KH: You’ve talked before about your preference for ambiguity and theatricality, for worlds with weird rules or undefined settings, as long as they’re grounded in some kind of reality. What about that appeals to you?

BB: For me, a play should be grounded in the real world, because that’s how I can access it emotionally, and so that it can be accessible by a broader audience — it’s very important to me for my plays to be relatable, for people to be able to see themselves in the plays happenings and characters. But also, plays should NEED to be plays. They should not be quick TV scenes, cinematic. They should hopefully explode in a surprising way and go deeper emotionally. There should be awkwardness and time travel and in the genius stage directions of Sarah Ruhl, characters suddenly turning into almonds. Just because. Because Plays.
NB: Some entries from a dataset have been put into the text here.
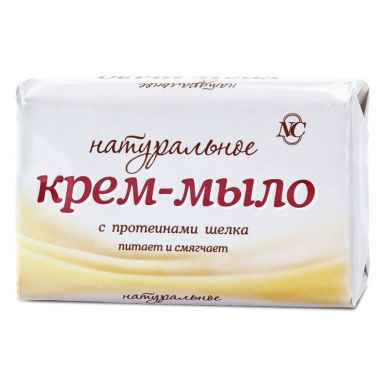 Невская Косметика крем-мыло с протеинами шёлка Натуральное, 90 г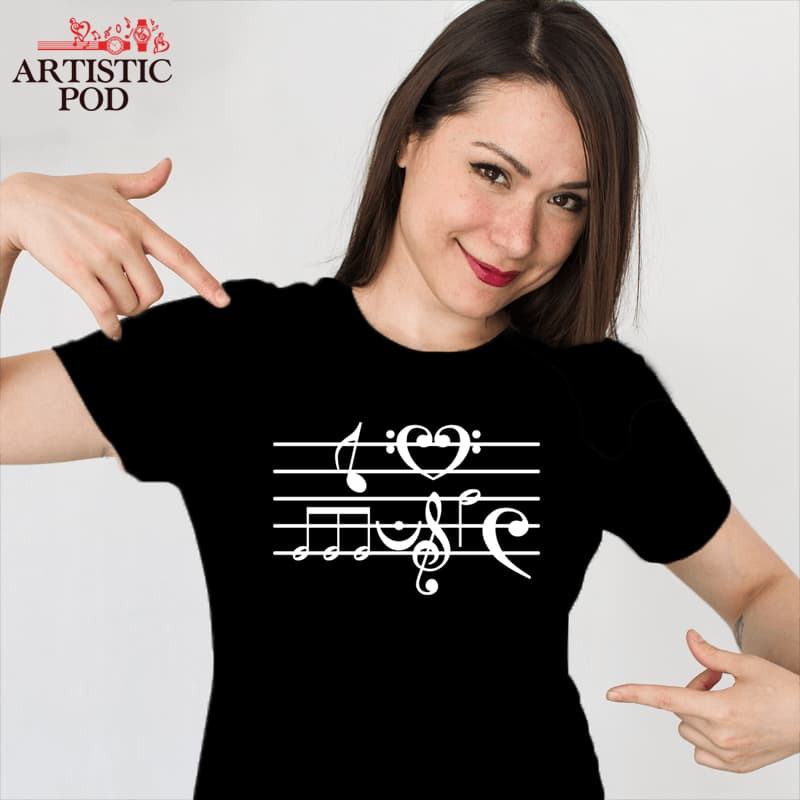 FUNNY MUSIC - MUSICIAN T-Shirt - Artistic Pod Review
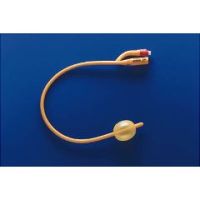 Gold Silicone-Coated Foley Catheter - 30-50cc, 2-Way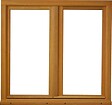 GD MENUISERIES - Fenetre Bois 2 Vantaux H115 x L140 cm Côte Tableau - vignette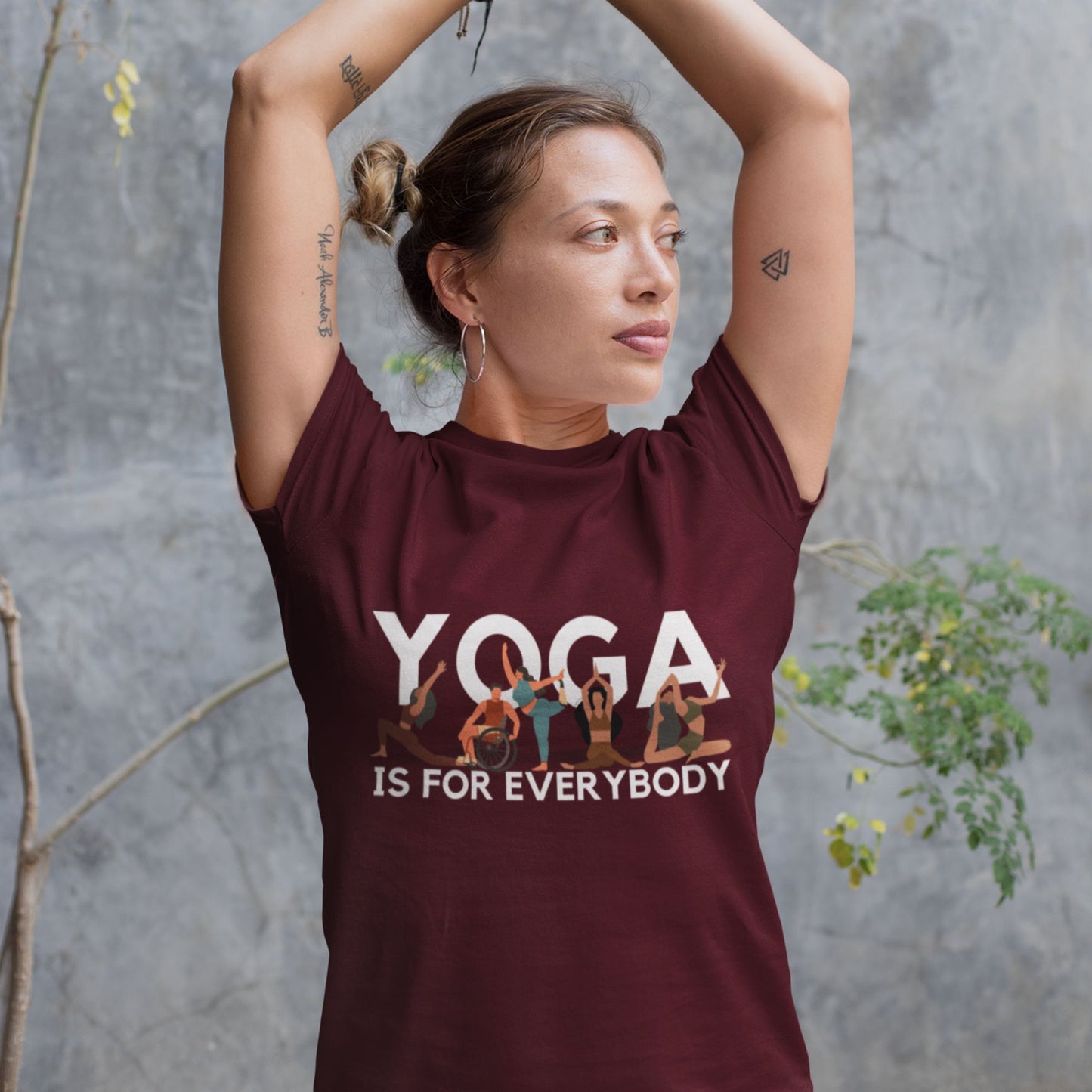Yoga is for Everybody Unisex T-Shirt | Premium Cotton Yoga Wear India | NAFEYA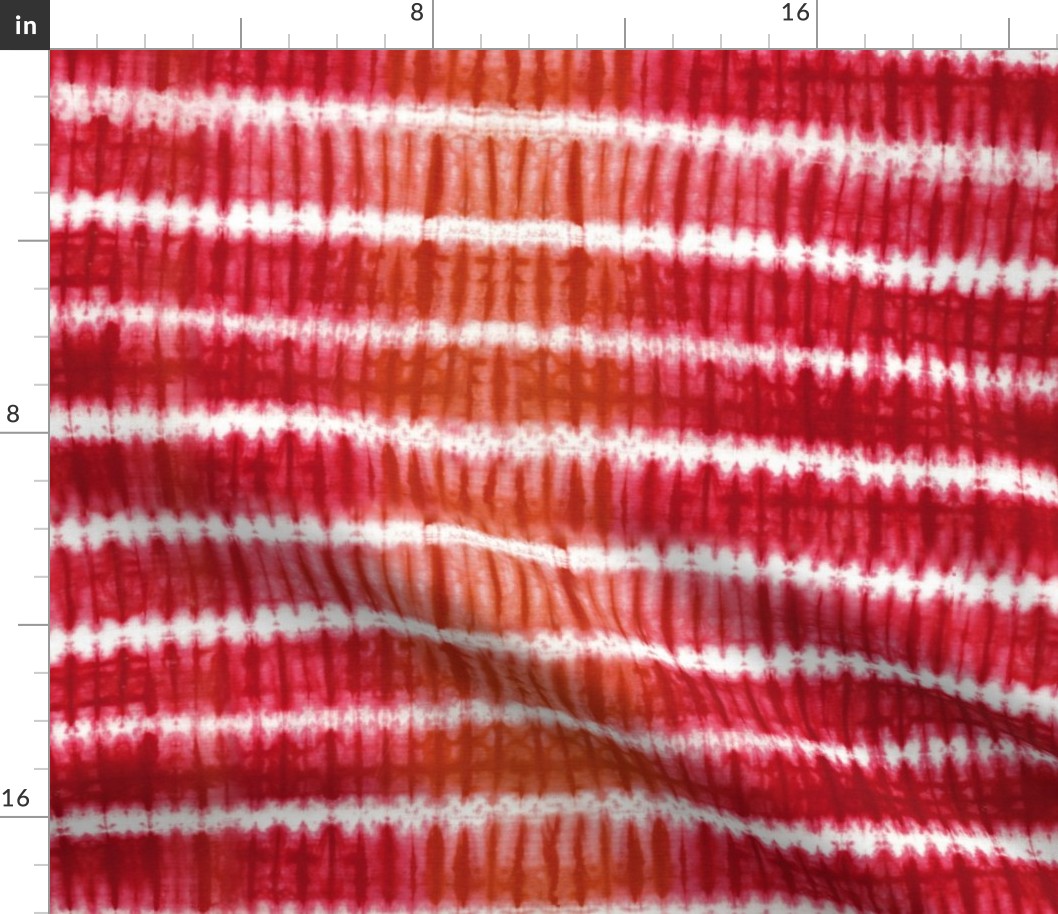 medium // Tie dye stripes in red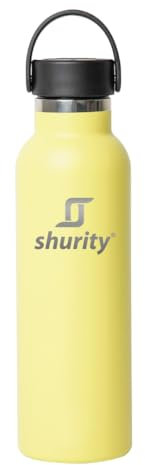 Shurity Borraccia Termica Acciaio inox con rivestimento in ceramica Runbott Sport 600ml. (Limone)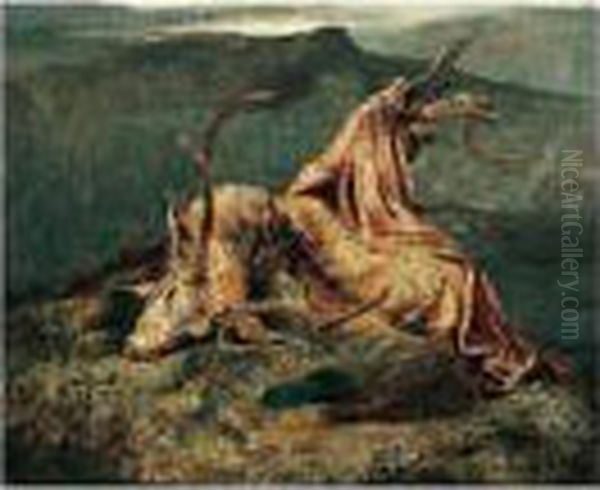 Death Of A Stag Oil Painting by Landseer, Sir Edwin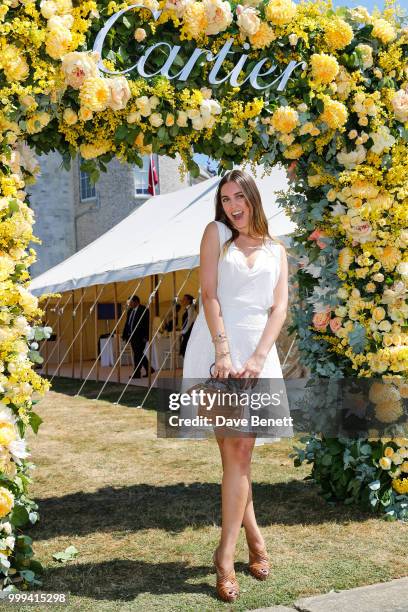 Amber Le Bon attend sCartier Style Et Luxe at The Goodwood Festival Of Speed, Goodwood, on July 15, 2018 in Chichester, England.
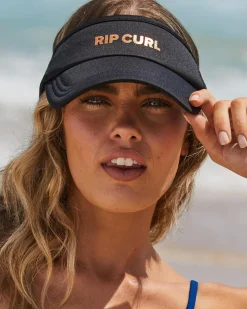 Headwear*Rip Curl Classic Foil Visor Black/rose Gold
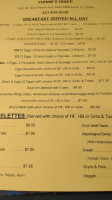 Yianni's Deli menu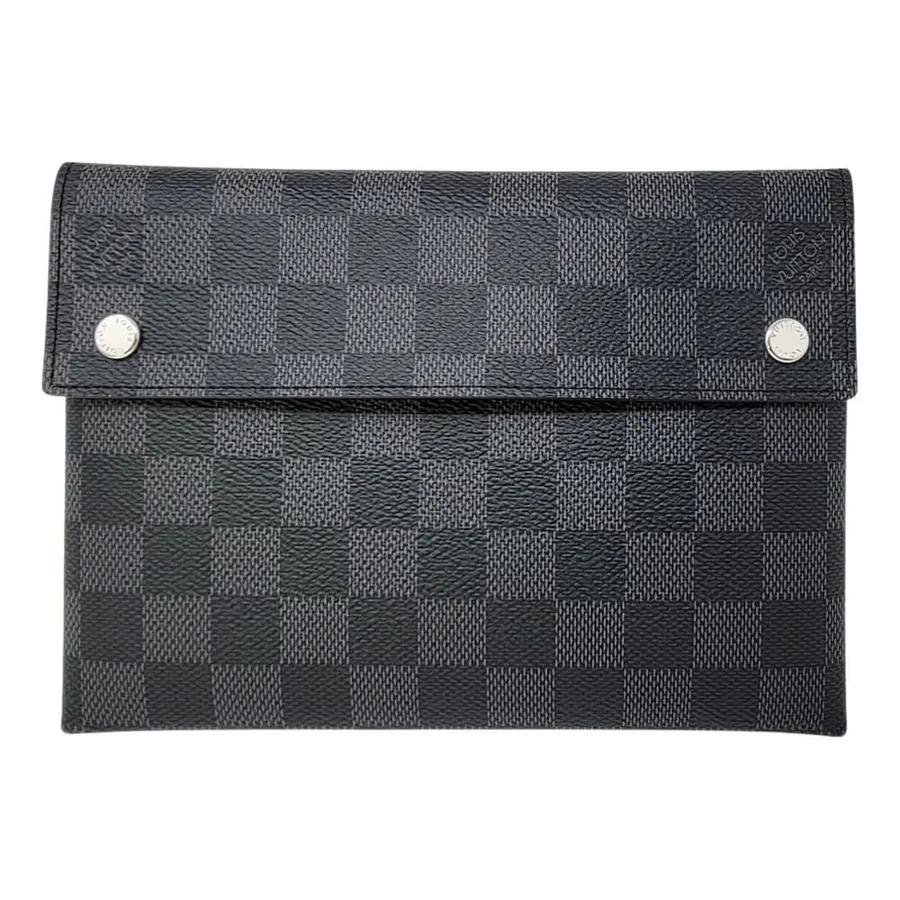 Túi Nam Louis Vuitton LV Alpha Triple Pouch Damier Graphite Màu Xám Đen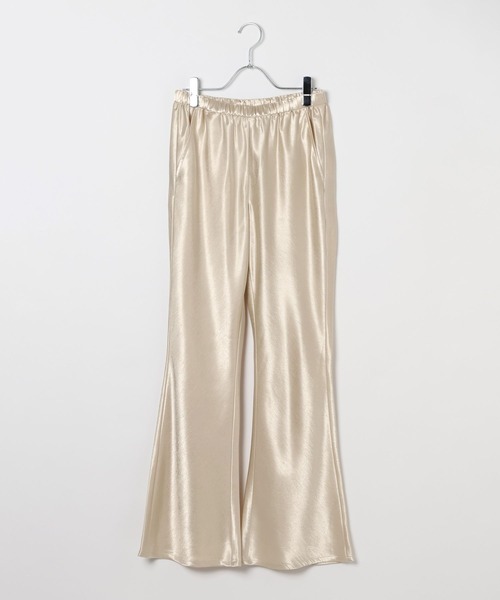 LEPSIM（レプシィム）の「イージーサテンパンツ　639323（その他パンツ・レディース・ブラック/アイボリー・FREE）」の20枚目の写真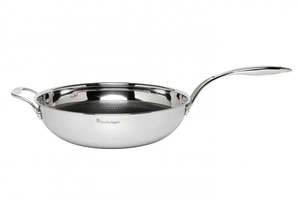 Stanley Rogers: Stanley Rogers Matrix Stainless Steel Wok Pan 32cm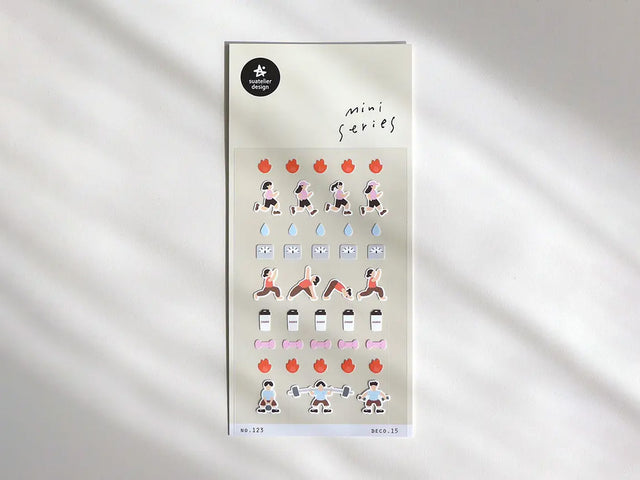 Deco.15 Exercise Sticker Sheet 123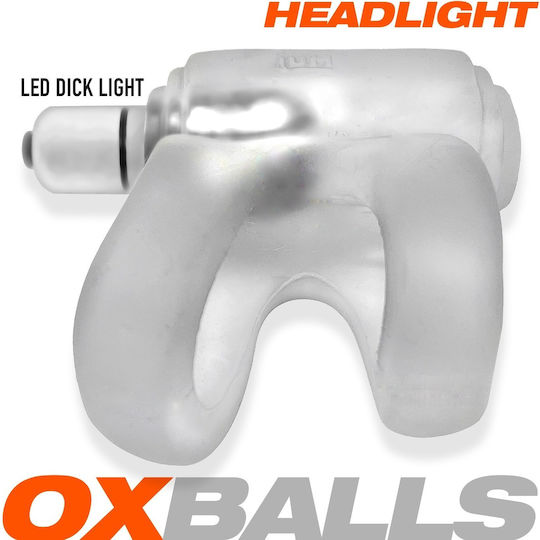 Oxballs Headlight Led Glow Silicone Shaft Holster Clear Ice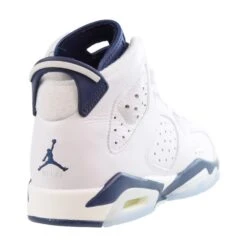 Jordan 6 Retro GS) Big Kids' Shoes White-Midnight Navy 8 Jordan 6 Retro GS) Big Kids' Shoes White-Midnight Navy -RBD OUTLET 384665 141 3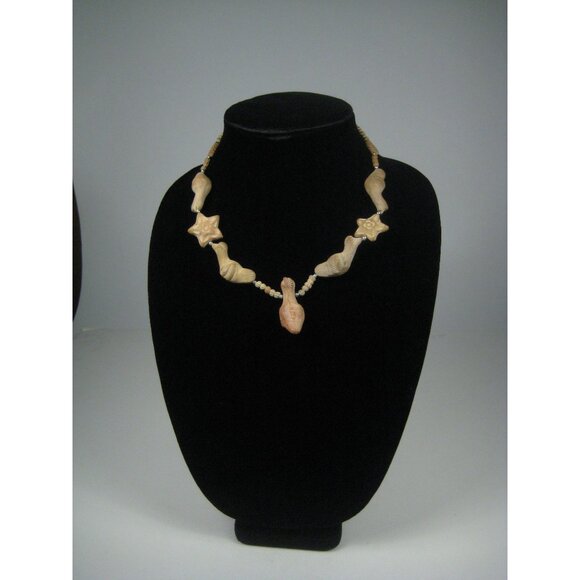 Vintage Clay Bird Fetish Beaded Necklace 19 Strand Jewelry Handmade Earthy - Picture 6 of 10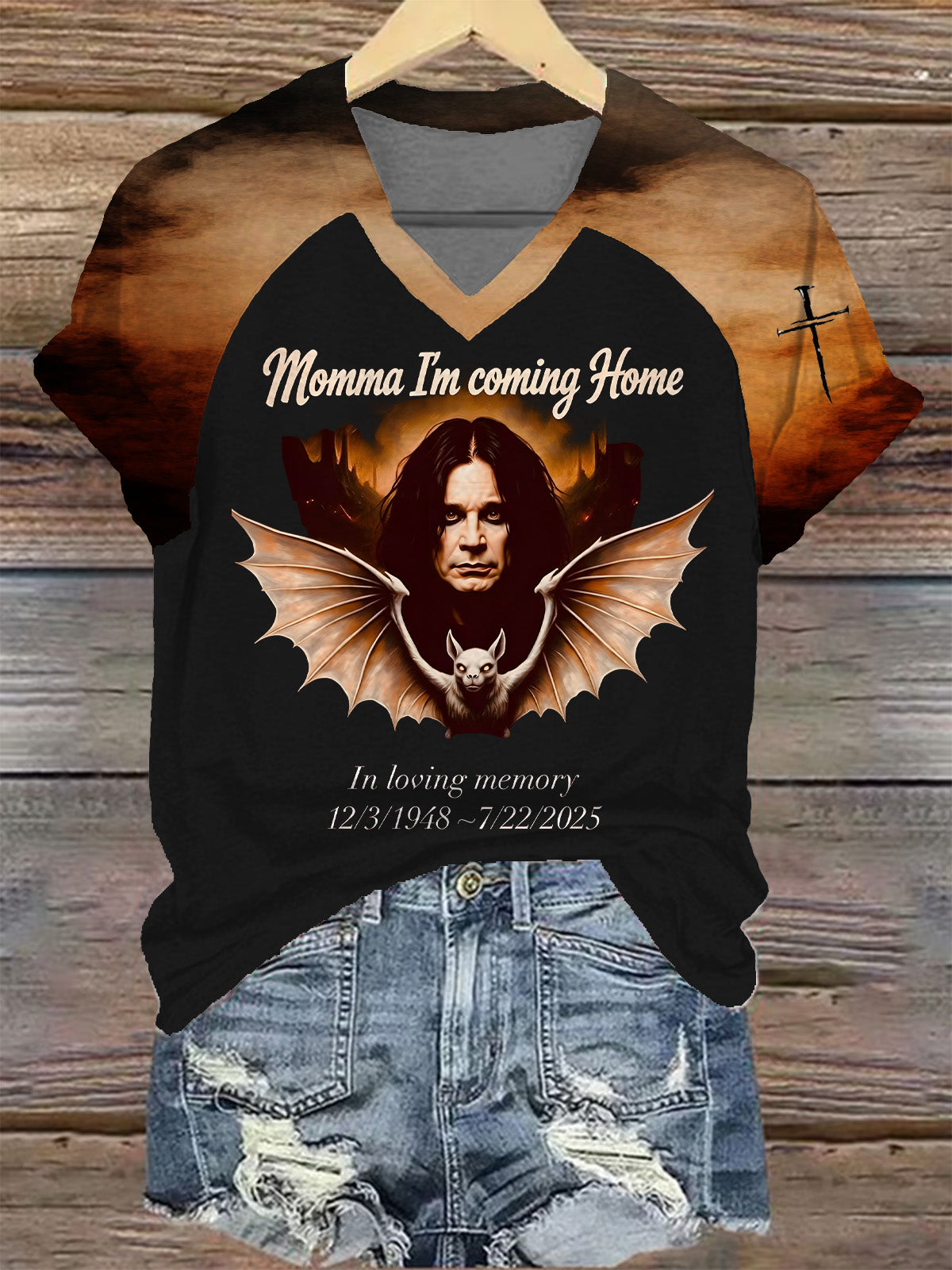 Ozzy Osbourne Art Print V-Neck T-shirt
KH: One last question! Everyone watching at home is dying to know: who did you wear to your reunion?

BB: Right after grad school I went straight into temping, all sorts of weird and oddly rewarding jobs — one week, I was assigned to organize clothes for an Eileen Fisher sample sale (for those who aren’t familiar with the brand, it’s a collection of very expensive and very sort of large and floppy and wonderfully soft clothes for middle-aged women) and at the end of the week, we were allowed to TAKE WHATEVER WE WANTED. I scored this black shirt dress thing that maybe is supposed to be a top for a middle-aged woman, but I wear like a straight up child’s dress. And this, my friends, is what I wore to my reunion. Also I should note that the day before my reunion, I hurt my back just by WALKING UPHILL in my parent’s neighborhood, so beneath said dress, I wore a back brace and spent the first few hours leaning against a wall. As the chardonnay went in, away went the pain.